The scenario is very frightening. You are making your daily commute to work at 55 mph when suddenly your car begins to accelerate uncontrollably. You step on the brake and nothing happens. Your transmission is not operating as it should, the radio starts blaring, the windshield wipers start operating at full speed and the horn is blowing. You think it could be a manufacturer’s defect…but then you look around and see dozens of other cars out of control as well. The beginning of a bad sci-fi movie? No…you…and others around you have had your vehicles hacked. Sounds farfetched? Understandably, but according to newly published information, control of your vehicle is now at risk and driving may soon be unsafe…no matter at what speed.
Many people are aware that our new generation of automobiles have more computing power than the spacecraft that went to the moon. That computing power allows the vehicles to operate more efficiently, lets us enjoy the entertainment system, gives us access to the internet with connectivity, and increasingly provides vehicle autonomy.

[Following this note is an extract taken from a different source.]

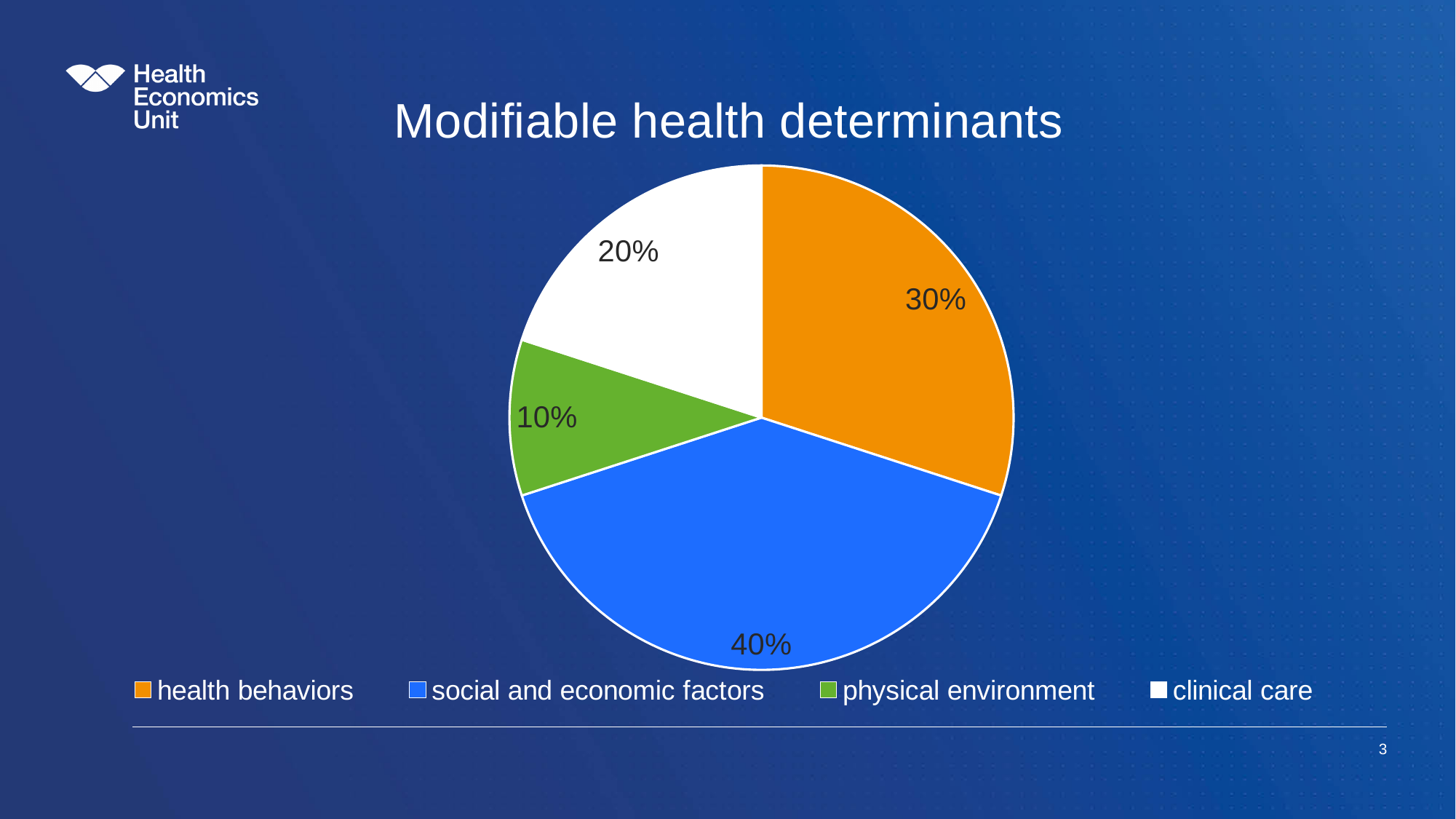
What share of the pie is social and economic factors? 40% What kind of chart is shown on the slide? pie chart What is the difference between the shares for social and economic factors and health behaviors? 10% Which category has the smallest slice of the pie? physical environment Which is larger, the share for clinical care or the share for physical environment? clinical care How many categories does the pie chart show? 4 What is the title of the chart? Modifiable health determinants What share of the pie is health behaviors? 30% What share of the pie is physical environment? 10% Which colour represents physical environment in the legend? green Which category has the largest slice of the pie? social and economic factors What share of the pie is clinical care? 20%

The problem is that with increased reliance on computers and related technology, we have opened the possibility that our cars will be hacked, just like our digital systems at home and in the office. Two years ago, researchers found that they could connect to vehicles and take over control of certain aspects of the operating system. At that time such control required direct access to the vehicle, so any concerns were downplayed by auto manufacturers. Keep those with malicious intent (hackers) away from your car, keep it locked and all is well. However, those with a vested interest in the cyber community took notice of the research and began to worry.
It seems now that those worries and concerns were justified. According to reports in the media, researchers have now been able to reach out and touch vehicles anywhere in the nation and gain control via the Internet. Researchers Charlie Miller and Chris Valasek have demonstrated to reporters their ability to control vehicles in a dramatic fashion. They hacked the SUV the reporter was driving, turning off and on various systems, and eventually forcing the Jeep into a ditch (at low speed). All this done remotely, from miles away, via Internet connections to the computers in the vehicle.
Miller and Valasek plan to reveal many of the details of their hacking activities at an upcoming Black Hat meeting. Until then, auto manufacturers are scrambling to find ways to install security systems to the computers they placed in their cars and make them once again safe to drive.
Those in the cybersecurity community have been long aware that wherever there is a computer, and connection to the Internet, the possibility exists of ‘bad actors’ gaining control of the system. Warnings have been sounded, but largely ignored. Hopefully, this new evidence of the dangers to our systems will be heeded and appropriate action taken before our highways become playgrounds for hackers.